Problem 11
Question
A cup of coffee contains \(100 \mathrm{mg}\) of caffeine, which leaves the body at a continuous rate of \(17 \%\) per hour. (a) Write a formula for the amount, \(A \mathrm{mg}\), of caffeine in the body \(t\) hours after drinking a cup of coffee. (b) Graph the function from part (a). Use the graph to estimate the half-life of caffeine. (c) Use logarithms to find the half-life of caffeine.
Step-by-Step Solution
Verified Answer
(a) Formula: \( A(t) = 100 e^{-0.186t} \). (b) Graph shows half-life \( \approx 4 \) hours. (c) Algebraic half-life \( \approx 3.73 \) hours.
1Step 1: Establish the Exponential Decay Formula
The situation describes an exponential decay, where caffeine leaves the body at a continuous rate each hour. The formula for exponential decay is given by: \[ A(t) = A_0 e^{-kt} \] where \( A_0 \) is the initial amount of caffeine (100 mg in this case), \( k \) is the decay constant, and \( t \) is time in hours.
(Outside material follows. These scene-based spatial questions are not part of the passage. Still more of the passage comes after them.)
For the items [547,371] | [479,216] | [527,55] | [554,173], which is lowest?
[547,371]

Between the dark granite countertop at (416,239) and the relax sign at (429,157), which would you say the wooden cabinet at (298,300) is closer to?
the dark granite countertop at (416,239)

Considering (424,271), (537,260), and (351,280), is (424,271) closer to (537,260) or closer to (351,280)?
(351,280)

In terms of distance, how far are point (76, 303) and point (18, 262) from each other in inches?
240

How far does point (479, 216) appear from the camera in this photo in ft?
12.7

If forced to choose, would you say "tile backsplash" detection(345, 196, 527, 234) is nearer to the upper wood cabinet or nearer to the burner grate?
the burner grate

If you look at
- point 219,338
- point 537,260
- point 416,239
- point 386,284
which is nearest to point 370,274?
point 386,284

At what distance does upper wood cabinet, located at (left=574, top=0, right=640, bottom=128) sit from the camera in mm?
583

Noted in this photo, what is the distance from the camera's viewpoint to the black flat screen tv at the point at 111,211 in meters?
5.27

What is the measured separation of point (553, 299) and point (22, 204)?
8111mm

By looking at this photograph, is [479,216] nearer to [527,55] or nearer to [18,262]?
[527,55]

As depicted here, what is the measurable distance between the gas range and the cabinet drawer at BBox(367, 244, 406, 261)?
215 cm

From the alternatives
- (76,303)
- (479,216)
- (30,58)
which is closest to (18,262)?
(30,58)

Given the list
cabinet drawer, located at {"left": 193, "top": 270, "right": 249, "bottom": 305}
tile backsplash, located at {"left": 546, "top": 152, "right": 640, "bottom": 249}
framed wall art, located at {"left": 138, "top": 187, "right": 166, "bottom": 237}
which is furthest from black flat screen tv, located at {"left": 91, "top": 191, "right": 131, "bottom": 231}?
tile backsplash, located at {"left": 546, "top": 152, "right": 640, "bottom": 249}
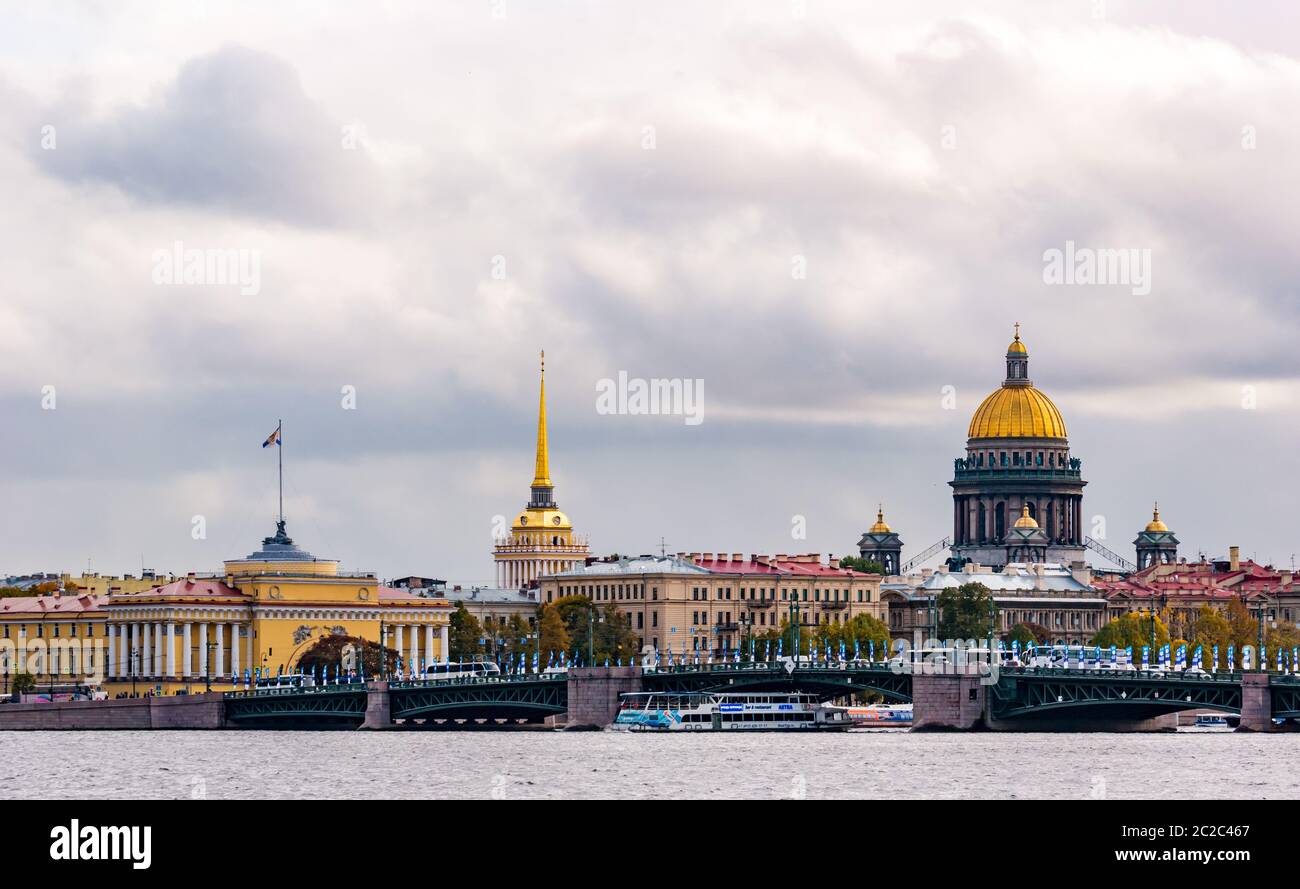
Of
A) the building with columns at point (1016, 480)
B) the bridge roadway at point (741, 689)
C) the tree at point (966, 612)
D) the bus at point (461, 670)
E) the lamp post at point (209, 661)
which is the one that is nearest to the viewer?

2Step 2: Determine the Decay Constant
We know that caffeine decreases by 17% per hour. To find the decay constant \( k \), we set up the equation for continuous decay: \[ 0.83 = e^{-k \cdot 1} \]Taking the natural logarithm of both sides, we get:\[ -k = \ln(0.83) \]\[ k = -\ln(0.83) \approx 0.186 \]
3Step 3: Write the Formula for Caffeine Amount
Using the initial amount \( A_0 = 100 \) mg and the decay constant \( k = 0.186 \), the formula for the caffeine amount is:\[ A(t) = 100 e^{-0.186t} \]
4Step 4: Plot the Decay Function
To graph the function, plot \( A(t) = 100 e^{-0.186t} \) over a reasonable range of \( t \), say from 0 to 10 hours. The graph should show a decreasing exponential curve starting at 100 mg and getting closer to zero as time increases.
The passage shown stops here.